● Task details
Copy out the cryptocurrency market update below word for word, in full.

● Text excerpt
══════════════════════════════

Bitcoin Ends Q2 On A High Note Bitcoin ended Q2 with nearly 30% gains, trading around $109,000 on July 4th, just below its all-time high. A brief midweek dip to $105K followed the Senate's approval of Trump’s $5 trillion “One Big Beautiful Bill,” which makes 2017 tax cuts permanent, raises the debt ceiling, and slashes programs like Medicaid and green energy. While the market reacted with temporary weakness, many view the bill’s inflationary impact and rising U.S. debt as bullish for Bitcoin, similar to the post-2020 stimulus rally. Political tensions flared as Elon Musk criticized the bill’s energy cuts and hinted at starting a third party, prompting Trump to suggest deportation. Meanwhile, a proposed crypto tax relief was removed, disappointing miners, but discussions about a U.S. strategic Bitcoin reserve are gaining traction.
XRP Faces Potential Major Correction XRP’s Stochastic RSI has entered overbought territory, a condition that in 2025 has historically preceded average price corrections of around 25%. Technical patterns, including a descending triangle, indicate a possible decline to $1.14 or even a deeper drop near $0.60, reflecting a potential 50–70% pullback. Despite this bearish outlook, some analysts remain optimistic, forecasting targets ranging from $3.70 up to $27 based on bullish patterns and accumulation trends. Given these conflicting signals, traders should remain vigilant, closely watching RSI levels, volume trends, and key support and resistance zones to navigate the uncertain market ahead.

══════════════════════════════

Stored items
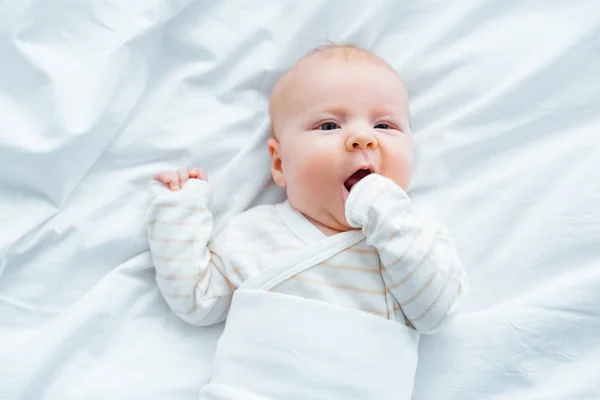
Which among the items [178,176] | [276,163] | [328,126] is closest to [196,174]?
[178,176]

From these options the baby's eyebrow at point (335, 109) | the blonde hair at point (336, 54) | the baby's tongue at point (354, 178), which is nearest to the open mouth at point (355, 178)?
the baby's tongue at point (354, 178)

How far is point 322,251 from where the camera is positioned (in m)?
1.05

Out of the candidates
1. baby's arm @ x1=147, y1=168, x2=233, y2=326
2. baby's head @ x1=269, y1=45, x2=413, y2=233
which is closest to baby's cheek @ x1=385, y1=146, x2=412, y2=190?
baby's head @ x1=269, y1=45, x2=413, y2=233

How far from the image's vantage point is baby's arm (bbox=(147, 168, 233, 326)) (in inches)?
43.5

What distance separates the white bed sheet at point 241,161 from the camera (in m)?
1.11

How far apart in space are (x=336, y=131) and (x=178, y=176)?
32cm

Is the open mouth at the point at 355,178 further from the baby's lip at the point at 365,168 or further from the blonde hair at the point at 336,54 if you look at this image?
the blonde hair at the point at 336,54

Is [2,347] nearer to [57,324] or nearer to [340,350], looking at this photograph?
[57,324]

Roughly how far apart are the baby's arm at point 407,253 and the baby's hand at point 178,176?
33 cm

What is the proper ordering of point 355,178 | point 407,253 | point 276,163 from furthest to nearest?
point 276,163 < point 355,178 < point 407,253

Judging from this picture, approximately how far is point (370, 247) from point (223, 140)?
0.38 meters

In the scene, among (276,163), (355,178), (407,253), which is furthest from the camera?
(276,163)

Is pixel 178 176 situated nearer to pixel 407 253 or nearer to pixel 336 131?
pixel 336 131

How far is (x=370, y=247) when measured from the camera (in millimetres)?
1076
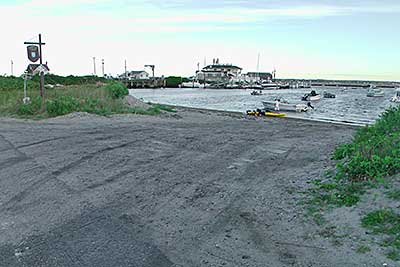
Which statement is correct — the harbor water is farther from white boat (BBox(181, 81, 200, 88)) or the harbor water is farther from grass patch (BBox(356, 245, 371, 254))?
white boat (BBox(181, 81, 200, 88))

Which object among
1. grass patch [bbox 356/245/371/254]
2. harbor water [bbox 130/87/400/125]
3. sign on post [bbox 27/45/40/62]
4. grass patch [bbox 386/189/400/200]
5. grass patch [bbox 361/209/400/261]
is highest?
sign on post [bbox 27/45/40/62]

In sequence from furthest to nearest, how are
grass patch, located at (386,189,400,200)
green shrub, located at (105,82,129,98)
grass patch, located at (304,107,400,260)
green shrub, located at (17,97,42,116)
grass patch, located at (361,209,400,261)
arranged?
1. green shrub, located at (105,82,129,98)
2. green shrub, located at (17,97,42,116)
3. grass patch, located at (386,189,400,200)
4. grass patch, located at (304,107,400,260)
5. grass patch, located at (361,209,400,261)

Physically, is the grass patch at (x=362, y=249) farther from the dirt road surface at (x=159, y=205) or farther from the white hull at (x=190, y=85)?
the white hull at (x=190, y=85)

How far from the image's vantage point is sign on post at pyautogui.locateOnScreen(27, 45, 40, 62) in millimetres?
19297

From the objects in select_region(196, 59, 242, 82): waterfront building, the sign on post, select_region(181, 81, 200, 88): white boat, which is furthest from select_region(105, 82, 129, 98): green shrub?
select_region(196, 59, 242, 82): waterfront building

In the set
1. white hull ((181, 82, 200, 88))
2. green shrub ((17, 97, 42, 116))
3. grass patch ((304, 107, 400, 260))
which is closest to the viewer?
grass patch ((304, 107, 400, 260))

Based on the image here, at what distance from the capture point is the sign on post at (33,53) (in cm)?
1930

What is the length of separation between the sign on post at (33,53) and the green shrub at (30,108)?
217 cm

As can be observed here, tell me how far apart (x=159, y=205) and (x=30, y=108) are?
14271 mm

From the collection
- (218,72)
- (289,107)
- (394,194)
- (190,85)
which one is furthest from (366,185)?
(218,72)

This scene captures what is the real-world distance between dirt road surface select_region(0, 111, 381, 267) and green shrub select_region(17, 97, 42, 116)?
25.2 ft

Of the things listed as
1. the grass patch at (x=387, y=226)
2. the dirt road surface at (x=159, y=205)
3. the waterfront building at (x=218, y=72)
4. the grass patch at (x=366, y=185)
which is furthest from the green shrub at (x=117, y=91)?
the waterfront building at (x=218, y=72)

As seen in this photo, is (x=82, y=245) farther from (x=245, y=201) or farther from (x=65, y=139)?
(x=65, y=139)

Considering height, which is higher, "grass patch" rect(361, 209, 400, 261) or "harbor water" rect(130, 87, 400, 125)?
"grass patch" rect(361, 209, 400, 261)
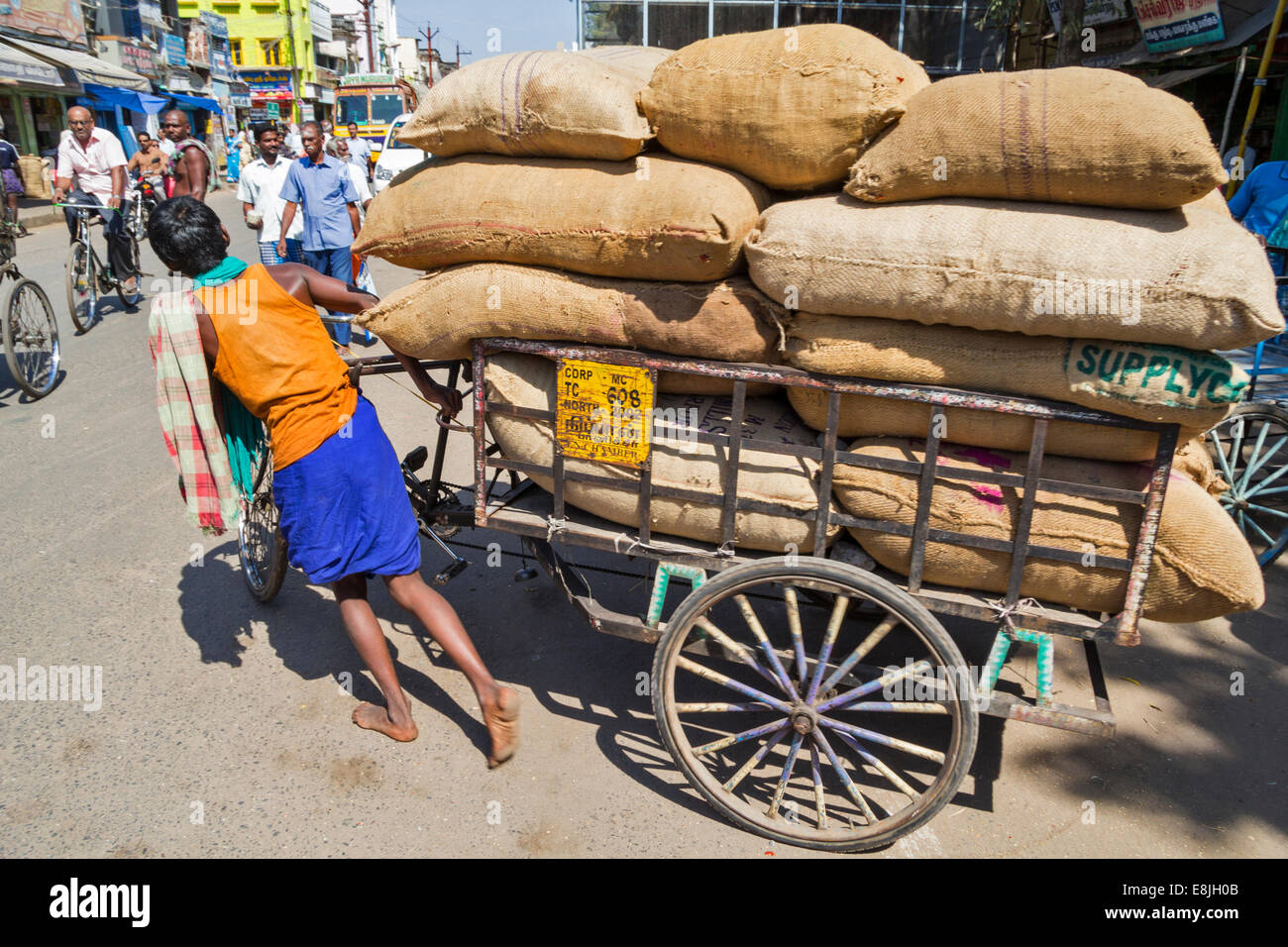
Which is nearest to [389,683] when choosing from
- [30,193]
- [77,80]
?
[30,193]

══════════════════════════════

● Expected answer
Bitcoin Ends Q2 On A High Note Bitcoin ended Q2 with nearly 30% gains, trading around $109,000 on July 4th, just below its all-time high. A brief midweek dip to $105K followed the Senate's approval of Trump’s $5 trillion “One Big Beautiful Bill,” which makes 2017 tax cuts permanent, raises the debt ceiling, and slashes programs like Medicaid and green energy. While the market reacted with temporary weakness, many view the bill’s inflationary impact and rising U.S. debt as bullish for Bitcoin, similar to the post-2020 stimulus rally. Political tensions flared as Elon Musk criticized the bill’s energy cuts and hinted at starting a third party, prompting Trump to suggest deportation. Meanwhile, a proposed crypto tax relief was removed, disappointing miners, but discussions about a U.S. strategic Bitcoin reserve are gaining traction.
XRP Faces Potential Major Correction XRP’s Stochastic RSI has entered overbought territory, a condition that in 2025 has historically preceded average price corrections of around 25%. Technical patterns, including a descending triangle, indicate a possible decline to $1.14 or even a deeper drop near $0.60, reflecting a potential 50–70% pullback. Despite this bearish outlook, some analysts remain optimistic, forecasting targets ranging from $3.70 up to $27 based on bullish patterns and accumulation trends. Given these conflicting signals, traders should remain vigilant, closely watching RSI levels, volume trends, and key support and resistance zones to navigate the uncertain market ahead.